The film is based on a true story, and an interesting one for say, a “Vanity Fair” article–the kind you might read on a long flight after flipping through to look at all the pictures. But a movie? They’ve stretched the story pretty thin to make it work. In a nutshell: prior to the mid-1970’s, nobody drank California wines (except, presumably, hobos and teenagers). French wine was considered the wine, and everything else was sub par. But that all changed in 1976, when a blind taste test pitting the French vintages against the Californian turned the wine world on its snobby little head. And that’s why trips to Napa are so expensive today, kids.

Rickman plays Steven Spurrier, a British ex-pat living in Paris who inadvertently changes wine forever by initiating a taste test the French were never supposed to lose. Meanwhile, on the other side of the pond, Jim Barrett (Bill Pullman) and his hippie son Bo (Chris Pine — aka ‘Captain Kirk’ in JJ Abram’s Star Trek) are trying to make a go of their struggling winery, Chateau Montelena. When Spurrier arrives, offering a chance for Napa wines to finally gain some international attention, he is properly shocked to discover they aren’t serving up swill. After a breathless scare involving chardonnay that turns temporarily brown and Eliza Dushku (in a pointless cameo as a local bartender), the Montelena wine soundly beats the Frenchies in a cork-pop-heard-round-the-world moment that brings them instant success. There’s a subplot involving the hippie son, his best friend (the charismatic Freddy Rodriguez), and a beautiful girl intern (Rachael Taylor) who lives in a too-picturesque shack somewhere in the vineyard, but it’s mostly just meant as a shiny distracting filler for a story that’s not quite enough to justify a feature-length film.

Alan Rickman could read a phone book for two hours and probably get nominated for an Oscar for it, and though he turns in his usual entertaining and capable performance, he cannot save this film from itself. Pullman’s character typifies the stereotypical too-angry dad; Chris Pine’s surfer-hair wig overshadows his performance; and the true main character–the wine–takes a backseat to the young love triangle that’s been shoehorned into the story. It’s scattered but predictable, and terribly cliché in a way a true story shouldn’t be.

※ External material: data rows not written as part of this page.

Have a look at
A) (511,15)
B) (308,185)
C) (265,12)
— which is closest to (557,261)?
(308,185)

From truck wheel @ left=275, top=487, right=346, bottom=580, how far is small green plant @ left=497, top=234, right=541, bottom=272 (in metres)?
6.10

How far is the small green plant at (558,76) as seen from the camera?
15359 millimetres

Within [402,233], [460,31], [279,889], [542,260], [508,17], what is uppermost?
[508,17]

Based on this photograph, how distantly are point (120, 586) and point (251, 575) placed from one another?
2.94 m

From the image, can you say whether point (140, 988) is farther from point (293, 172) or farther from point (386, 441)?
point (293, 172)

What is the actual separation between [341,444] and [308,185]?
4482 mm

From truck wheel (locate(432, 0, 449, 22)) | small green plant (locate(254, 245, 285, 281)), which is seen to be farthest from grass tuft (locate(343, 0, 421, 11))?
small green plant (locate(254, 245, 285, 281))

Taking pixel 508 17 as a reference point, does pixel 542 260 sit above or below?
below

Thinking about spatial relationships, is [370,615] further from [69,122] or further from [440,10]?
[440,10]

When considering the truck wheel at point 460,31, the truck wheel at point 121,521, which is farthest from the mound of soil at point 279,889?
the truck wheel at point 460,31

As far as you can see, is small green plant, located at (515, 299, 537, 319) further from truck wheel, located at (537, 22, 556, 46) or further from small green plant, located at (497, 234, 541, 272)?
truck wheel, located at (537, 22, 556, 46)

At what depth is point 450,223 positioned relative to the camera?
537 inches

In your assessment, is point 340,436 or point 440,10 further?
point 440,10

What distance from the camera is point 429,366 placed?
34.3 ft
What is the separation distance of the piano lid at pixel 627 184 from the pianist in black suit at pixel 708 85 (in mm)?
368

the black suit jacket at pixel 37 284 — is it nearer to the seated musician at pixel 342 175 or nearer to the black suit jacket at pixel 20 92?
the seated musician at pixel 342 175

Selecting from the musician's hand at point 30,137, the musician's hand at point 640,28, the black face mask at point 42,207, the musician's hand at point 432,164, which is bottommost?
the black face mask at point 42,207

Bottom line: if you enjoy drinking wine while watching Alan Rickman, wait till this one’s on DVD. It’s pretty to look at and entertaining/educational in parts, but it’s not good enough to watch without a nice glass of pinot to help you through the rest.

 

2 Responses to “Bottle Shock: The One Thing Wine Can’t Save”

  1. chris pine Says:

    nice review, i’m still waiting for this to come out on dvd.

  2. amoonshadow Says:

    Thank you, my feelings exactly. I am huge Alan Rickman fan, but I was disappointed with this film. It looked like it should have been an “ABC Movie of the Week.”